Однажды он проснулся среди ночи от страшного колотья в груди и, хватаясь за ребра, болью расходящиеся в стороны, понял, что любая смерть, которая найдет его на этой земле, никогда не станет естественной. Она явится, выследив его по запаху, который источает еврейская кровь, отравленная ядом бессмертного кремлевского змея. Где-то в яйце, спрятанном в соленых глубинах Мертвого моря, лежала игла, зовущаяся змеевой смертью, но не было на свете армии, способной это море вычерпать. Теряя сознание, он видел иголочное острие, занесенное над его жилой, и из последних сил сжался изнутри, чтобы отравители, присланные змеем, не сумели впрыснуть в его кровь последнюю смертную дозу.
Бригада, вызванная Виолеттой, определила обширный инфаркт, и опытный врач, легко вошедший в вену, несколько раз снимал с иглы наполненный шприц и приглядывался, поднося к свету, потому что жидкость, которая могла спасти, никак не проходила в отверстие, словно забитое сгустком свернувшейся крови.
2Вопреки неутешительным прогнозам, первое время срывавшимся с уст врачей, отец медленно шел на поправку. С той самой ночи, когда Юлий, спросонок схвативший трубку, услышал Виолеттин срывающийся голос, прошло больше месяца. Приехав в больницу наутро, он ожидал непоправимых, чугунных слов, но жена отца встретила его усталым взглядом, в котором теплилась надежда. В этот день она, вообще, проявила чудеса организованности, достойные восхищения.

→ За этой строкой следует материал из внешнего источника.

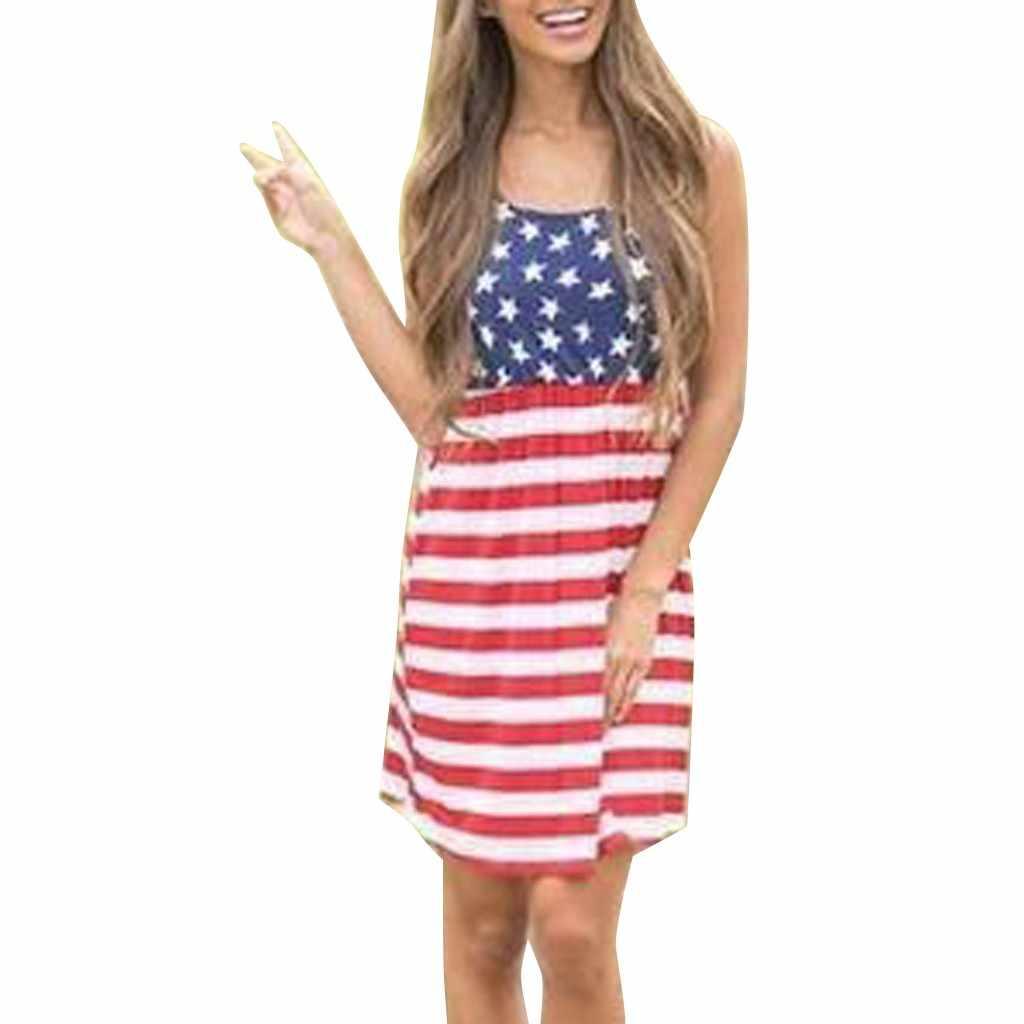 Женское повседневное патриотическое платье миди в полоску с принтом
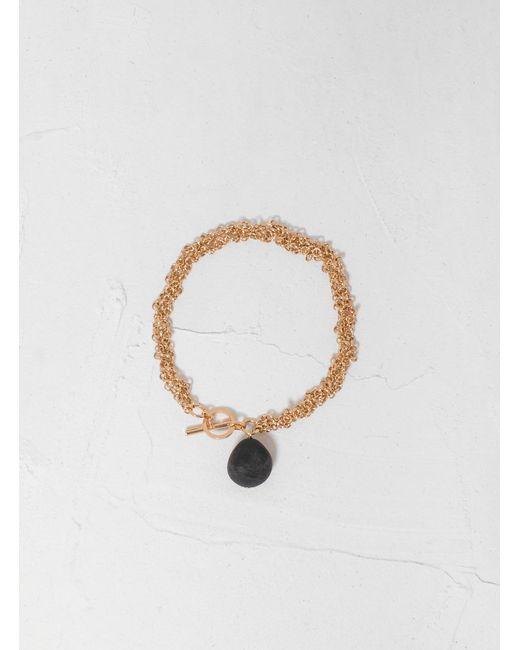 Helena Rohner - Metallic Braided Chain Bracelet W Bead - Lyst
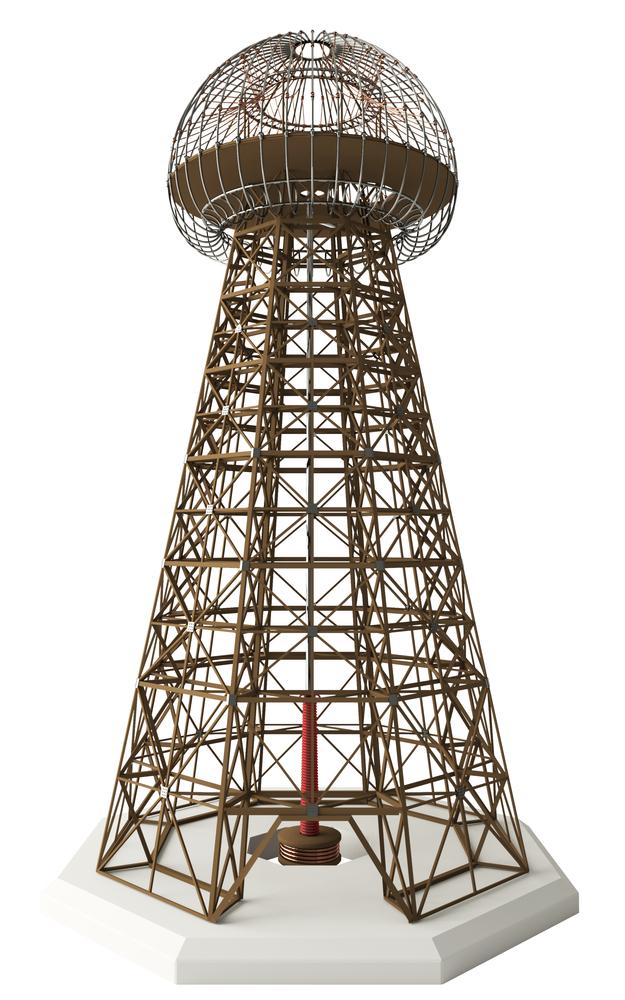 Torre di Tesla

Казалось, ее голос сорвался лишь однажды, когда, оформив бумаги в приемном покое, Виолетта вышла в ночной вестибюль, и дежурная лампочка, обливавшая грязную стену, плеснула больничным светом прямо в глаза. Из вестибюля, нащупав в кармане случайную двушку, она позвонила туда, куда прежде никогда не звонила. Растерянность пасынка, бормотавшего в трубку, привела ее в отчаяние. Тщетно Виолетта пыталась втолковать самое нужное - то, что требовалось сделать к утру, но голос, повторявший за нею, звучал совершенно беспомощно. Бросив на рычаг смертельно напуганную трубку, она села на длинную скамью и принялась думать.

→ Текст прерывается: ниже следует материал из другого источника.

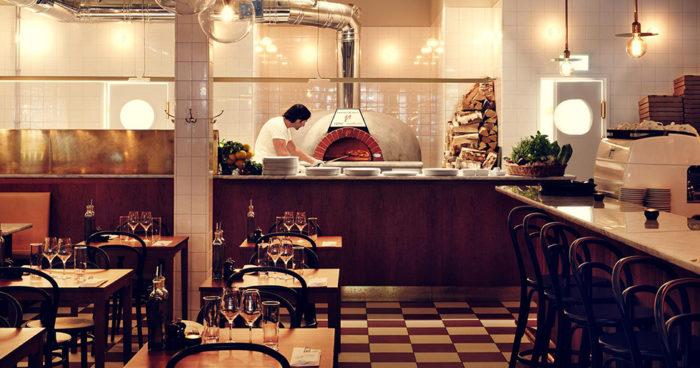 italiensk restaurang stockholm
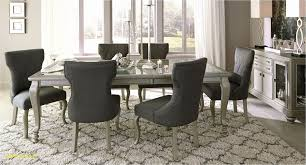 living room area rugs. Living Room Area Rug Ideas Fresh Adorable Modern Rugs For At Position
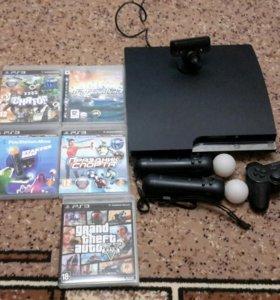 PlayStation 3 Slim 500gb PS3 + комплектующие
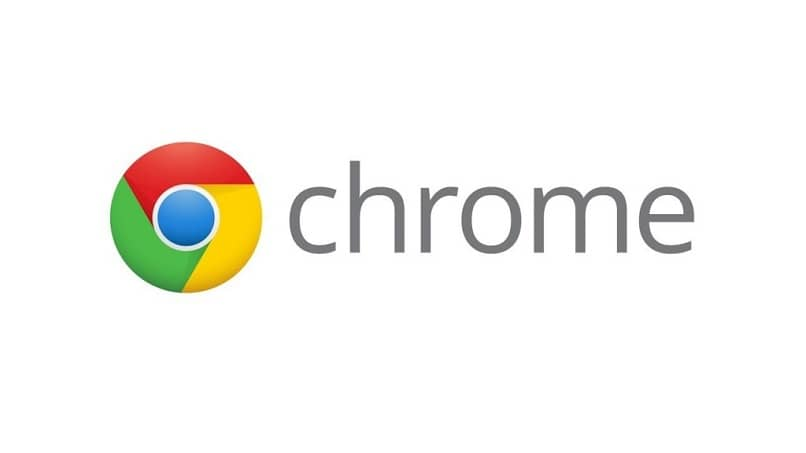 How to First Show Visited Websites in Google Chrome in the Address Bar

Думала Виолетта недолго, но точный и дельный план сложился пункт за пунктом. Возвратившись домой, она сделала междугородный звонок, потому что Маргаритка нуждалась в присмотре, а Виолетта не могла разорваться. Железной рукой она пресекла материнские причитания и рассчитала время, которое потребуется для того, чтобы доехать до вокзала и взять билет на ближайший поезд. В Ленинград он прибудет к вечеру следующего дня. Ранним утром, позвонив в соседскую дверь без стеснения, она договорилась со старушкой-соседкой и успела зайти в аптеку, открывшуюся в девять. Тут только Виолетта сообразила, что в кошельке мало денег, а значит, нечем будет платить нянечкам, сестрам и врачам. Развернувшись, одна добежала до дома и, сунув в лифчик несколько крупных бумажек, аккуратно сложила пятерки и трешки в боковой карман сумочки.

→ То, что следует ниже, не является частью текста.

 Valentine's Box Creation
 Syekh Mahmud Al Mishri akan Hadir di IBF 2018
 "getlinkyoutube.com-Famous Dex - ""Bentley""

Относительно нянечек и сестер Виолетта ни капли не волновалась. Эти брали охотно и легко, но, главное, им она не боялась дать, потому что чувствовала себя ровней. Многие из них, как и она, были приезжими. Если и попадались ленинградки, на Виолеттиных весах место их рождения уравновешивалось ее высшим образованием, которого у них не было. Доктора же, работавшие в больнице, в сравнении с ней, были белой костью. Здесь надо было что-то придумать, потому что врачи, в руках которых теплилась жизнь мужа, не станут брать из ее рук. Мысль о пасынке Виолетта отставила. Для этого его руки годились еще меньше. Так ничего и не надумав, она вбежала в вестибюль.